Boy did you open up a can of worms and FLAMES.......
The general opinion is to support the rebar cage in the hole with the bottom
of the cage OUT of the dirt. IE: cross braces at the top of the hole holding
up the cage, then pour the concrete in the hole.
The Rebar has a chance to rust away when it's in the bottom of the hole
touching the dirt (I think there is something in the UBC about the rebar not
being in the soil,, i think,, not sure)
But anyway, stand by for the flames from the 'one's in the know",,
Robert Smith Consulting
"Wireless Installations -- Businesses & ISP's"
F.C.C. Licensed-Commerical & Amateur Services
ARRL Life Member
1-707-964-4931 w/answering machine
Fort Bragg, California 95437
"On The Air-Conditioned Mendocino Coast, In REAL Northern California"
No trees were destroyed in the sending of this message.
However, a large number of electrons were terribly inconvenienced.

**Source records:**

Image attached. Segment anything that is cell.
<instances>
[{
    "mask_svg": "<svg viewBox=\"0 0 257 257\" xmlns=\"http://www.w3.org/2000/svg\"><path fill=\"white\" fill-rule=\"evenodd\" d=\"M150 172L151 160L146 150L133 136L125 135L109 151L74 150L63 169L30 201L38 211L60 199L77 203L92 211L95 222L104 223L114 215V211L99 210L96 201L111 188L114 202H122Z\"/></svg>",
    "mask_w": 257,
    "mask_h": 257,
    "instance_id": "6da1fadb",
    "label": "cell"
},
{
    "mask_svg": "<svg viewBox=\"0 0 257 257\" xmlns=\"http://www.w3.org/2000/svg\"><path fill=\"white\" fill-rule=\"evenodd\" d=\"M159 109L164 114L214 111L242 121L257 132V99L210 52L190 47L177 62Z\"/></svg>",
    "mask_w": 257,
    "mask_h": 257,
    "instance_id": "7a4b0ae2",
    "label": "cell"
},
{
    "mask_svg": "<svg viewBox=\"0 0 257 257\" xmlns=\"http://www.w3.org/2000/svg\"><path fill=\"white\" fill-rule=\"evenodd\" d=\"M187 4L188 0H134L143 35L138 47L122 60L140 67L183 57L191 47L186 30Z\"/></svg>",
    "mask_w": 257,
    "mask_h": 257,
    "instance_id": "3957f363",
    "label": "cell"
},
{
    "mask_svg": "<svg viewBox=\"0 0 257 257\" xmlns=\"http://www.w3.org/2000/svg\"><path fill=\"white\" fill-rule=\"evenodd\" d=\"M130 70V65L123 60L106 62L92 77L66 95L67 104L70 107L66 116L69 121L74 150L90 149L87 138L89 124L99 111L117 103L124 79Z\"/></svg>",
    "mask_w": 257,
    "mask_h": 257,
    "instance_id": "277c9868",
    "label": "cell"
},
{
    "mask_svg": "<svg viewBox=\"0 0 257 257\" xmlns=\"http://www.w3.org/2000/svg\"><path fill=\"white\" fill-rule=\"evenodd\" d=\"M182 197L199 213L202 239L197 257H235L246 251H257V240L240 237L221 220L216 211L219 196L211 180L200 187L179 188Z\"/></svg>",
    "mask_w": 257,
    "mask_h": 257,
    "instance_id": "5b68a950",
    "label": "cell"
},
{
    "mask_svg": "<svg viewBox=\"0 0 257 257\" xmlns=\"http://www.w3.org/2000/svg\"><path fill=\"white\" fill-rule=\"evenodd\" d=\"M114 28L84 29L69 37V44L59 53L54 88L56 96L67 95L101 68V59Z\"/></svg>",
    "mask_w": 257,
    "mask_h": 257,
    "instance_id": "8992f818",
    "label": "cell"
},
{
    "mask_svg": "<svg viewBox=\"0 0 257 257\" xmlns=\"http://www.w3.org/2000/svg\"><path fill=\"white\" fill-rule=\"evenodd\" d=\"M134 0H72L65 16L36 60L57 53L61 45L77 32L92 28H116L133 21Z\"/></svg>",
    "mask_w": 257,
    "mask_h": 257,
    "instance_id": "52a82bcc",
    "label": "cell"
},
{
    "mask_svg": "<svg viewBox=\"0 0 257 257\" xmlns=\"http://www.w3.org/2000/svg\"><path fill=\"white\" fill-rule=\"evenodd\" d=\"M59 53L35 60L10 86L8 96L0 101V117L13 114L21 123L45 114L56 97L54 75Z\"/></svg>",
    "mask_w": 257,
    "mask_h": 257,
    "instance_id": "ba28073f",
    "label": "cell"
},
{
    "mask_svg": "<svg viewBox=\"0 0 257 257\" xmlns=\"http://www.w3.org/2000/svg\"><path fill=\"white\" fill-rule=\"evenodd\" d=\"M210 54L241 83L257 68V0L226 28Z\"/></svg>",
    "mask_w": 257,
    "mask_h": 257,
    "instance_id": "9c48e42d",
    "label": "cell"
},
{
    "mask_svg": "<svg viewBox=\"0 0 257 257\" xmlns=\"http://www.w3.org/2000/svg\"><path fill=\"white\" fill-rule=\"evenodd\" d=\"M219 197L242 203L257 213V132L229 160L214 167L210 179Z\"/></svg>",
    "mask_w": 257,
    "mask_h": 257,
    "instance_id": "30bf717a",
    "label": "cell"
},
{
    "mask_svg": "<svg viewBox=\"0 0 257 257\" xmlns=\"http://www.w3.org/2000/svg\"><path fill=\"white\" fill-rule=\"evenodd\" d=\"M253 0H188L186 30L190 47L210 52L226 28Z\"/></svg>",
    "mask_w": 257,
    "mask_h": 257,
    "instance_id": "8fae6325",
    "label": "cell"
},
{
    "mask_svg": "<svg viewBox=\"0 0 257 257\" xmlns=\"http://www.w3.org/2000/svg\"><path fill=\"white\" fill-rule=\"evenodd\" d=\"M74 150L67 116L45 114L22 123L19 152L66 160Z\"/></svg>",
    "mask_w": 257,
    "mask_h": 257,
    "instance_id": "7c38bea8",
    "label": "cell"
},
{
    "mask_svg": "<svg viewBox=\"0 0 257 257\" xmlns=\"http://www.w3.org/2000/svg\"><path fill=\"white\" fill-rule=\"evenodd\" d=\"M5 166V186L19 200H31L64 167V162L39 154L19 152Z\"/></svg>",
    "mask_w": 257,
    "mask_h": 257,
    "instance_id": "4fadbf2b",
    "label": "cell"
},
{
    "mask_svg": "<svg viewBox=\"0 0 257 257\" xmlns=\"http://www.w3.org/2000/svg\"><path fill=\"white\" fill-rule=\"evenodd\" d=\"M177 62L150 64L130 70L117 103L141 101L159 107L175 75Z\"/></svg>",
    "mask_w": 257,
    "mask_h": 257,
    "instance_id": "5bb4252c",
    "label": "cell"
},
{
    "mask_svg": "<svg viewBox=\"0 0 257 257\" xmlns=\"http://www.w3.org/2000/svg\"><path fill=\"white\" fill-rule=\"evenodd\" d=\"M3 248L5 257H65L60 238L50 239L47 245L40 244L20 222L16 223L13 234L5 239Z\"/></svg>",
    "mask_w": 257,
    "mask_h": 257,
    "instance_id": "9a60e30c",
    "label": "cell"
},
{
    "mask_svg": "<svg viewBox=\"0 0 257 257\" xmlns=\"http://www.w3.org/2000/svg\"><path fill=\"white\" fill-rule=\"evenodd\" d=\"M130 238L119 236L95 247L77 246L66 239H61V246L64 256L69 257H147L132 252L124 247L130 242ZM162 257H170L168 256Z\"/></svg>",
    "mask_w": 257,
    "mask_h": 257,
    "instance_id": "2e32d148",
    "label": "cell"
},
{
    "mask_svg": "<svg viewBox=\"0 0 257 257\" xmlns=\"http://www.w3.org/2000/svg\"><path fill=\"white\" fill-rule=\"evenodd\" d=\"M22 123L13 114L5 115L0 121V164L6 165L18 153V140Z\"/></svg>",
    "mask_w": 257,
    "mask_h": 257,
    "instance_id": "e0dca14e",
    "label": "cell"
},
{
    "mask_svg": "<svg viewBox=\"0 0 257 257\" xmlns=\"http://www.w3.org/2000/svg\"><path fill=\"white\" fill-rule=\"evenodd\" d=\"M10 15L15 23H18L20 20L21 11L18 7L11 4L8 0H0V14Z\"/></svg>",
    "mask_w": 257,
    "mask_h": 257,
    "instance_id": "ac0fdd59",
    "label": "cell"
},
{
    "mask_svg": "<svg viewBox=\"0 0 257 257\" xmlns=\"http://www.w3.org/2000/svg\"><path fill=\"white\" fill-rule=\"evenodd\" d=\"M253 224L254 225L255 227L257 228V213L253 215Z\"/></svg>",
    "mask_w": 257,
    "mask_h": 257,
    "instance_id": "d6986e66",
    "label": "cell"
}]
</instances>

**PROBLEMS AND TASKS:**
A - In the rebar message, rewrite the paragraph that begins "The general opinion is to support" in one shorter sentence, keeping its main facts.
B - Write the next part of the rebar message, starting after its last line.
The records are separate material and are not part of the rebar message.

**ANSWERS PER TASK:**
A - Most people advise holding the rebar cage up with cross braces at the top of the hole, so the bottom of the cage stays out of the dirt, and then pouring the concrete.

B -
I've noted the UST footing design for most/all their towers, and they specify a
rebar cage with the vertical pieces set approximately 3" above the bottom
footing. This is obviously a clumsy undertaking in the real world, because it
would entail pouring 3" of concrete in the hole, let it set up, insert the cage
and continue the pour. After 30 years in the construction business, I've
few footings poured, and many were designed by engineers who never had to
actually install their designs, such as spread footings which are extremely
labor intensive, and for no reason. To make a long question short, any civil
engineers out there who see a problem with the rebar cage sitting on the dirt
floor of the hole and pouring around it?